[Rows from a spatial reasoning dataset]
# # # # #

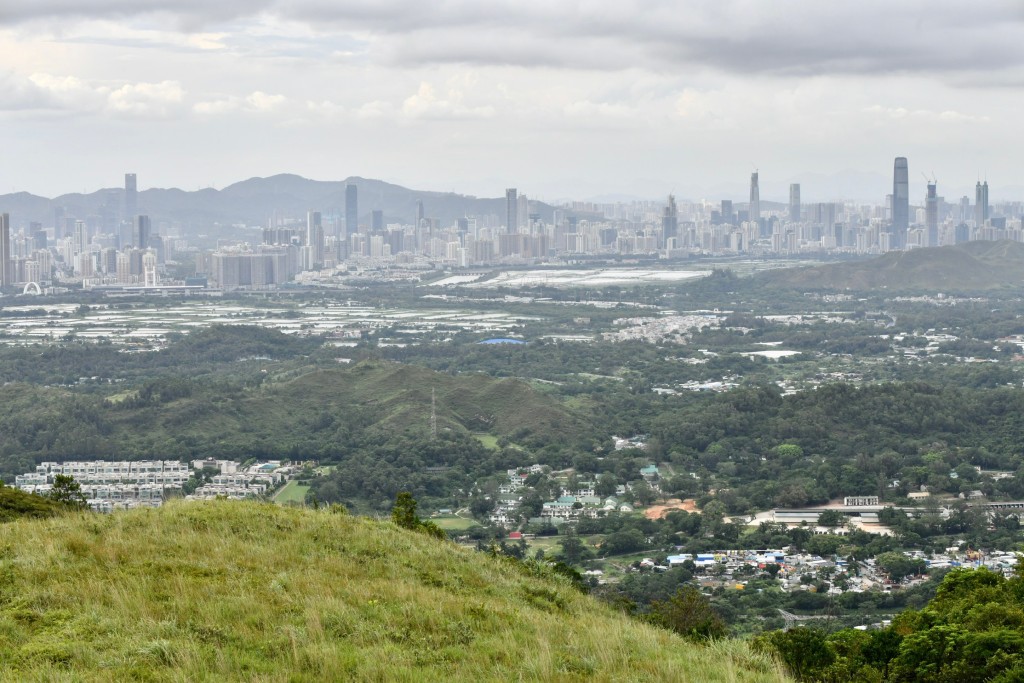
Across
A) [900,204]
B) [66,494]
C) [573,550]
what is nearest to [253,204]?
[900,204]

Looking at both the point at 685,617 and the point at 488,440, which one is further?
the point at 488,440

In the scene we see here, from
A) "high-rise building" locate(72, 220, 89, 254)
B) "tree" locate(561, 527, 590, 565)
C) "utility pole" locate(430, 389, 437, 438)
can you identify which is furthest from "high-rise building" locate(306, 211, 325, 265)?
"tree" locate(561, 527, 590, 565)

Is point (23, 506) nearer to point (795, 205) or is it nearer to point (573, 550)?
point (573, 550)

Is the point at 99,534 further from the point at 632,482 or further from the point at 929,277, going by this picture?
the point at 929,277

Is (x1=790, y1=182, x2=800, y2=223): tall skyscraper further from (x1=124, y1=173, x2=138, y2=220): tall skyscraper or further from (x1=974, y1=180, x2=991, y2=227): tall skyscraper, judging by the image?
(x1=124, y1=173, x2=138, y2=220): tall skyscraper

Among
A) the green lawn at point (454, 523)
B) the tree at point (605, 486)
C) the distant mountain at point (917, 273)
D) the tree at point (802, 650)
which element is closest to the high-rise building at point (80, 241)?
the distant mountain at point (917, 273)

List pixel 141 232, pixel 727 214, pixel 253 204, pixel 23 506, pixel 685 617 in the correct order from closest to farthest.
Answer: pixel 685 617, pixel 23 506, pixel 141 232, pixel 727 214, pixel 253 204

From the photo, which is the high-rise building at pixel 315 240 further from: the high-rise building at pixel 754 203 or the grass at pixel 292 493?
the grass at pixel 292 493

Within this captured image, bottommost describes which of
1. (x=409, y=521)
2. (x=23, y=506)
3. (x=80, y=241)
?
(x=409, y=521)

# # # # #

=== WHAT YOU WILL DO ===
Reproduce the listing above word for word, from the first line to the last, leaving out the picture.

=== RESULT OF THE TASK ===
Across
A) [900,204]
B) [66,494]
C) [573,550]
what is nearest to [253,204]?
[900,204]

Looking at both the point at 685,617 and the point at 488,440, which one is further?
the point at 488,440

In the scene we see here, from
A) "high-rise building" locate(72, 220, 89, 254)
B) "tree" locate(561, 527, 590, 565)
C) "utility pole" locate(430, 389, 437, 438)
can you identify which is furthest from "high-rise building" locate(306, 211, 325, 265)?
"tree" locate(561, 527, 590, 565)

Is point (23, 506) nearer to point (795, 205) or is it nearer to point (573, 550)?
point (573, 550)

Is the point at 99,534 further from the point at 632,482 or further from the point at 929,277, going by this picture?
the point at 929,277

Is (x1=790, y1=182, x2=800, y2=223): tall skyscraper further from (x1=124, y1=173, x2=138, y2=220): tall skyscraper or further from (x1=974, y1=180, x2=991, y2=227): tall skyscraper, judging by the image?
(x1=124, y1=173, x2=138, y2=220): tall skyscraper

Among
A) the green lawn at point (454, 523)
B) the tree at point (605, 486)
C) the distant mountain at point (917, 273)
D) the tree at point (802, 650)
which element is closest to the high-rise building at point (80, 241)?
the distant mountain at point (917, 273)

List pixel 141 232, pixel 727 214, pixel 253 204, pixel 23 506, pixel 685 617 in the correct order from closest to farthest.
Answer: pixel 685 617, pixel 23 506, pixel 141 232, pixel 727 214, pixel 253 204

From the photo, which is the high-rise building at pixel 315 240 further from: the high-rise building at pixel 754 203 or the grass at pixel 292 493?
the grass at pixel 292 493

Within this captured image, bottommost describes which of
1. (x=409, y=521)
2. (x=23, y=506)
3. (x=80, y=241)
?
(x=409, y=521)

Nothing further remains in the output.